* Exercise instructions:
Retype all the entries word for word, but omit the pictures.

* Supplied records:
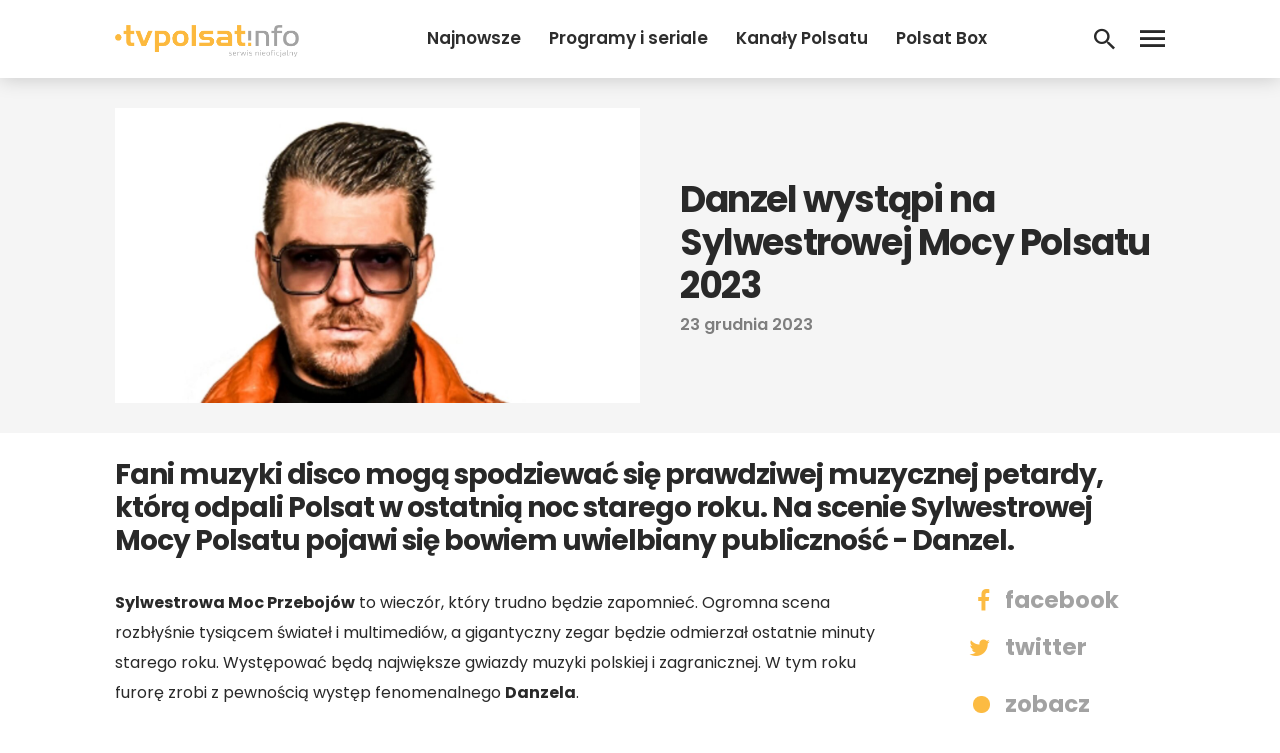

--- FILE ---
content_type: text/html; charset=utf-8
request_url: https://www.google.com/recaptcha/api2/aframe
body_size: 255
content:
<!DOCTYPE HTML><html><head><meta http-equiv="content-type" content="text/html; charset=UTF-8"></head><body><script nonce="64u4TpC5rmWeo-flE8UmoQ">/** Anti-fraud and anti-abuse applications only. See google.com/recaptcha */ try{var clients={'sodar':'https://pagead2.googlesyndication.com/pagead/sodar?'};window.addEventListener("message",function(a){try{if(a.source===window.parent){var b=JSON.parse(a.data);var c=clients[b['id']];if(c){var d=document.createElement('img');d.src=c+b['params']+'&rc='+(localStorage.getItem("rc::a")?sessionStorage.getItem("rc::b"):"");window.document.body.appendChild(d);sessionStorage.setItem("rc::e",parseInt(sessionStorage.getItem("rc::e")||0)+1);localStorage.setItem("rc::h",'1769267212844');}}}catch(b){}});window.parent.postMessage("_grecaptcha_ready", "*");}catch(b){}</script></body></html>

--- FILE ---
content_type: application/javascript; charset=utf-8
request_url: https://fundingchoicesmessages.google.com/f/AGSKWxXUhKnWM0RHHSchjs1btzpfJMzKZDlPAOBm6lT4h3tQnqZQY3kMveIUz2vCmHljxDx_JzW7445DrJhmKFejjQEyLJ-13-uBX29oPxm6QS_8ljYAxBi1IW9lKy3Ci8MguZb9BBciYJDx5KyF4DV_xbIqVC4U6NuyaaYqCioEQ4EGhC0OXWlZ-QgXSZMY/__ad?darttag=/afr.php?-text-ads.-adsscript./banners/ads-
body_size: -1289
content:
window['a1f9dec7-df97-48a2-bab0-5efcb39ab3b2'] = true;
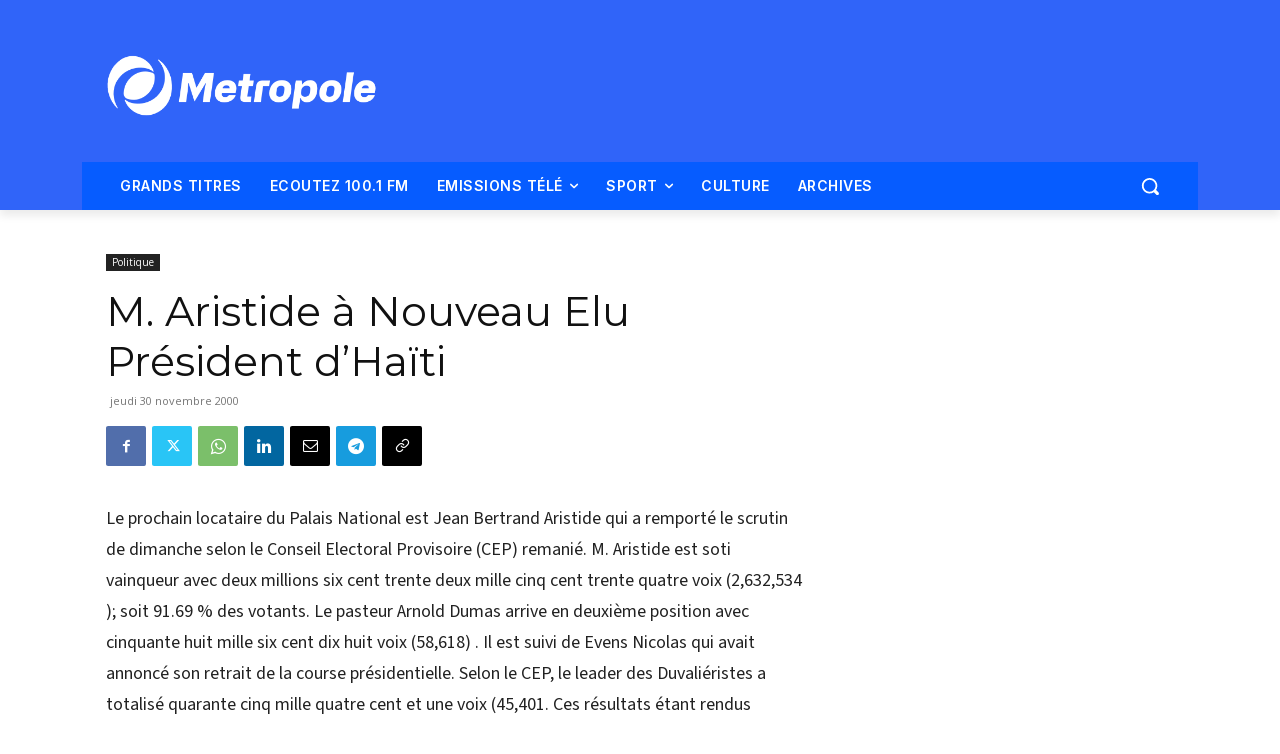

--- FILE ---
content_type: text/html; charset=utf-8
request_url: https://www.google.com/recaptcha/api2/aframe
body_size: 267
content:
<!DOCTYPE HTML><html><head><meta http-equiv="content-type" content="text/html; charset=UTF-8"></head><body><script nonce="srpIAYD4XEVPd6Le6XBLDg">/** Anti-fraud and anti-abuse applications only. See google.com/recaptcha */ try{var clients={'sodar':'https://pagead2.googlesyndication.com/pagead/sodar?'};window.addEventListener("message",function(a){try{if(a.source===window.parent){var b=JSON.parse(a.data);var c=clients[b['id']];if(c){var d=document.createElement('img');d.src=c+b['params']+'&rc='+(localStorage.getItem("rc::a")?sessionStorage.getItem("rc::b"):"");window.document.body.appendChild(d);sessionStorage.setItem("rc::e",parseInt(sessionStorage.getItem("rc::e")||0)+1);localStorage.setItem("rc::h",'1768737784940');}}}catch(b){}});window.parent.postMessage("_grecaptcha_ready", "*");}catch(b){}</script></body></html>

* Solution for this task:
--- FILE ---
content_type: text/html; charset=utf-8
request_url: https://www.google.com/recaptcha/api2/aframe
body_size: 255
content:
<!DOCTYPE HTML><html><head><meta http-equiv="content-type" content="text/html; charset=UTF-8"></head><body><script nonce="64u4TpC5rmWeo-flE8UmoQ">/** Anti-fraud and anti-abuse applications only. See google.com/recaptcha */ try{var clients={'sodar':'https://pagead2.googlesyndication.com/pagead/sodar?'};window.addEventListener("message",function(a){try{if(a.source===window.parent){var b=JSON.parse(a.data);var c=clients[b['id']];if(c){var d=document.createElement('img');d.src=c+b['params']+'&rc='+(localStorage.getItem("rc::a")?sessionStorage.getItem("rc::b"):"");window.document.body.appendChild(d);sessionStorage.setItem("rc::e",parseInt(sessionStorage.getItem("rc::e")||0)+1);localStorage.setItem("rc::h",'1769267212844');}}}catch(b){}});window.parent.postMessage("_grecaptcha_ready", "*");}catch(b){}</script></body></html>

--- FILE ---
content_type: application/javascript; charset=utf-8
request_url: https://fundingchoicesmessages.google.com/f/AGSKWxXUhKnWM0RHHSchjs1btzpfJMzKZDlPAOBm6lT4h3tQnqZQY3kMveIUz2vCmHljxDx_JzW7445DrJhmKFejjQEyLJ-13-uBX29oPxm6QS_8ljYAxBi1IW9lKy3Ci8MguZb9BBciYJDx5KyF4DV_xbIqVC4U6NuyaaYqCioEQ4EGhC0OXWlZ-QgXSZMY/__ad?darttag=/afr.php?-text-ads.-adsscript./banners/ads-
body_size: -1289
content:
window['a1f9dec7-df97-48a2-bab0-5efcb39ab3b2'] = true;

--- FILE ---
content_type: text/html; charset=utf-8
request_url: https://www.google.com/recaptcha/api2/aframe
body_size: 267
content:
<!DOCTYPE HTML><html><head><meta http-equiv="content-type" content="text/html; charset=UTF-8"></head><body><script nonce="srpIAYD4XEVPd6Le6XBLDg">/** Anti-fraud and anti-abuse applications only. See google.com/recaptcha */ try{var clients={'sodar':'https://pagead2.googlesyndication.com/pagead/sodar?'};window.addEventListener("message",function(a){try{if(a.source===window.parent){var b=JSON.parse(a.data);var c=clients[b['id']];if(c){var d=document.createElement('img');d.src=c+b['params']+'&rc='+(localStorage.getItem("rc::a")?sessionStorage.getItem("rc::b"):"");window.document.body.appendChild(d);sessionStorage.setItem("rc::e",parseInt(sessionStorage.getItem("rc::e")||0)+1);localStorage.setItem("rc::h",'1768737784940');}}}catch(b){}});window.parent.postMessage("_grecaptcha_ready", "*");}catch(b){}</script></body></html>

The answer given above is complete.